浅草線田原町駅から徒歩3分のところに”Readin ‘Writin’ BOOKSTORE”があります。今日ご紹介する本はこのお店のオーナーである落合博さんが書かれたものです。

そんな落合さんですが、前職は大手新聞社の論説委員。世間的に見れば、地位も名誉もあって、定年まで勤めあげれば、悠々自適な年金生活が待っていたはず。それなのに、落合さんは途中退職し、セカンドキャリアとして斜陽産業といわれて久しい本屋さんを開くことに。

この本には落合さんが経験した職場での葛藤、そしてそこからなぜ本屋へたどり着いたのか、さらに本屋になると決めて準備したこと、過去の職場の経験の何が生きて何が生きなかったか、本屋になってやり続けたこと、後へ続くかもしれない人たちへの真摯なアドバイス等、貴重な情報がたくさん書かれています。

本屋さんになりたい人、仕事に悩んでいる人、セカンドキャリアへの準備に不安を抱く人、何をすればよいのかわからない人、こんな不確かな時代だからこそ、色んな人にお勧めしたい一冊です。

新聞記者、本屋になる (光文社新書)

新聞記者、本屋になる (光文社新書)

落合 博 光文社 2021-09-15

【内容を振り返りながらの感想】

記録をたどれる中で残っていた写真がこれです。2017年9月16日。今では許可されているか存じ上げないのですが、この時に本を購入するタイミングで店内の写真を何枚か記念に撮ってよいか、と伺ったところ、許してくださいました。以下、写真は当時のものです。現在の店内の様子とはだいぶ違いますが、今でもその雰囲気は存分に味わえると思います。ちなみに一番変わったのは本の多さだと思います。

第1章

本の構成は第1章に落合さんがどういう想いを持って新聞記者になり、どういう現場をかけまわっていたか、また当初の想いと徐々にかけ離れていく仕事とどうやって折り合いをつけていたか、またはつけられないで心に抱えていたか、様々な葛藤が書かれています。落合さんは本屋さん開業までに2度転職を経験されていて、それがどのようにキャリアへ、そして本屋運営に役立ったかにも触れています。何かしらのかたちで独立を考えている方はご自身のキャリアと比べたりすれば、とても参考になる章だと思います。

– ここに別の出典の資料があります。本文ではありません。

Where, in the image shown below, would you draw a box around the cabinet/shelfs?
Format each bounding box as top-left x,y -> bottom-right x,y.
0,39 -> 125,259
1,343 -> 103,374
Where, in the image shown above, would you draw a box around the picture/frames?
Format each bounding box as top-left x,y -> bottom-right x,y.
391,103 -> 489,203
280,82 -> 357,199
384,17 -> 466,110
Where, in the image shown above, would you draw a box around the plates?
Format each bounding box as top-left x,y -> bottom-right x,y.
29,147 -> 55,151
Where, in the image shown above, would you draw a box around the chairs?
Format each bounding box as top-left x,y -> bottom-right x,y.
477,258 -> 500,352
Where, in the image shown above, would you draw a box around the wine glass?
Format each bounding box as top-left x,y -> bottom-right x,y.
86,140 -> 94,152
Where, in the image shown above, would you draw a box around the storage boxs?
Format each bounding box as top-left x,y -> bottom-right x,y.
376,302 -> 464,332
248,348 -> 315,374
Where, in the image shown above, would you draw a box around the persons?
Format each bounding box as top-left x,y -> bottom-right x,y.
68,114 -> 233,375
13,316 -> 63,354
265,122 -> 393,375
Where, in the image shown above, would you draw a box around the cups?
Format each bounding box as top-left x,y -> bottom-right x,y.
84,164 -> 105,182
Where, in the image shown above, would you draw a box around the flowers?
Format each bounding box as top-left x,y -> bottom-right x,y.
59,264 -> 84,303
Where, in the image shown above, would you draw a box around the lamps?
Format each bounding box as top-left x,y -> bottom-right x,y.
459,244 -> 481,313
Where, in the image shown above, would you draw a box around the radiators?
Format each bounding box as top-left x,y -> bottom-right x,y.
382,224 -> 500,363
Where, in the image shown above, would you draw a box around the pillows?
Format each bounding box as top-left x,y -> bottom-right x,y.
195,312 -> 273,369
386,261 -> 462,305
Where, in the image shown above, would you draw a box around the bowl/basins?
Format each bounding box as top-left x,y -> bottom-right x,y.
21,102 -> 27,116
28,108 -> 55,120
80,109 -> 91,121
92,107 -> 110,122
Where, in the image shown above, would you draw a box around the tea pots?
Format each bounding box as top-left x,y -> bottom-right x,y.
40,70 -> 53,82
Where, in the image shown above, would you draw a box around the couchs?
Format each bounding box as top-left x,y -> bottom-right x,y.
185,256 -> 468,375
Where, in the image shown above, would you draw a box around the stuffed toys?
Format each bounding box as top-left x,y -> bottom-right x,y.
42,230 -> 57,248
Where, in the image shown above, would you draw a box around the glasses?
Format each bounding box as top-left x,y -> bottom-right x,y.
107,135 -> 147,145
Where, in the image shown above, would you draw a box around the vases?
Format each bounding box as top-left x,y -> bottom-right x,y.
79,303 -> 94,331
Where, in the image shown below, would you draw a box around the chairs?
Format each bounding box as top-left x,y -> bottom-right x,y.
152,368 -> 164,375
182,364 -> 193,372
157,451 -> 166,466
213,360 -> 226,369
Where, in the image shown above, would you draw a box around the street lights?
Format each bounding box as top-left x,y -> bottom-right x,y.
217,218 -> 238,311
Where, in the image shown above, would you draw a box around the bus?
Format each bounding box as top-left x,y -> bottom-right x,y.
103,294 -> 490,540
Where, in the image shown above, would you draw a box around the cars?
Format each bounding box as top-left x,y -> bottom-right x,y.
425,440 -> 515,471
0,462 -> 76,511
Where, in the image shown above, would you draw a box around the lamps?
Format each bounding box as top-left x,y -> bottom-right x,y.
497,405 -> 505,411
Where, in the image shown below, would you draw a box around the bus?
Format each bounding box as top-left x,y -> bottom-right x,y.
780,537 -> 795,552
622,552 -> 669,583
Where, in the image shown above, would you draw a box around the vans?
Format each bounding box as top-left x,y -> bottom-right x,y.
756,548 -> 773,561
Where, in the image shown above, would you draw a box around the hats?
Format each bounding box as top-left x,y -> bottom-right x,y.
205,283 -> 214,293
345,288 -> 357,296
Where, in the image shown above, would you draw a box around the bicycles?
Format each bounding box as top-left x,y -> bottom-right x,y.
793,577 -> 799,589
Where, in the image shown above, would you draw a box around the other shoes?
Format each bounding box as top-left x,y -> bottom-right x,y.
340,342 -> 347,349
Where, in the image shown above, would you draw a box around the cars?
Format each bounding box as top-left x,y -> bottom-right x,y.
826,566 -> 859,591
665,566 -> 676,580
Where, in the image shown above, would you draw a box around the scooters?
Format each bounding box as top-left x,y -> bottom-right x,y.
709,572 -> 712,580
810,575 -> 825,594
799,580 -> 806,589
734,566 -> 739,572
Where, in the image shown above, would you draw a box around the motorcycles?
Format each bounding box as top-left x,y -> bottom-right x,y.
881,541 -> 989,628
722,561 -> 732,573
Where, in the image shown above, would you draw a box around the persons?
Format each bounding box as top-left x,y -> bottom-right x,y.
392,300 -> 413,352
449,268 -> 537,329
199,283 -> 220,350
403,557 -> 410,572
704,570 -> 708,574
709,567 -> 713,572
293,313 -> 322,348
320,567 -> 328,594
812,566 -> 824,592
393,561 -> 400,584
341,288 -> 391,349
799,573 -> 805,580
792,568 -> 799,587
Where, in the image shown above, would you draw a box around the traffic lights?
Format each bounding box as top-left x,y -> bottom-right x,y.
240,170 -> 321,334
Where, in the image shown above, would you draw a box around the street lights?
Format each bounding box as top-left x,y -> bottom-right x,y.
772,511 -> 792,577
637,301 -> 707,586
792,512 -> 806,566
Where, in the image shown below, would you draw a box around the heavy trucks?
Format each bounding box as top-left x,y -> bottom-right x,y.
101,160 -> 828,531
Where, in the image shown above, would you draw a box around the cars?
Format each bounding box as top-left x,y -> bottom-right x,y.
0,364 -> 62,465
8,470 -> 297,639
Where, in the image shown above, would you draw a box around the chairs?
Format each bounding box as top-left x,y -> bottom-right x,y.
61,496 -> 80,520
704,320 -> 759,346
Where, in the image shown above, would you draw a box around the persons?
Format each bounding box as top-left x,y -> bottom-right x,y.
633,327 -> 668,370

このパートは、いわゆる世間ではよく聞く夢を抱いて社会人になった若者が悩み苦しんでいるところではあるのですが、やっぱり読んでいて苦しくなってしまいます。その中でも随所に落合さんが育んだ心というか、捨てられず、ずっと持ち続けた優しさが感じられます。もちろん、それは後の本棚づくりのコンセプトにも繋がるわけですが、とにかく著者の人となりがよくわかる章でした。そして、どんなに人が羨むような職場であっても、人には見えない苦悩というものがあるんだということを改めて気づかさせてくれる章でもありました。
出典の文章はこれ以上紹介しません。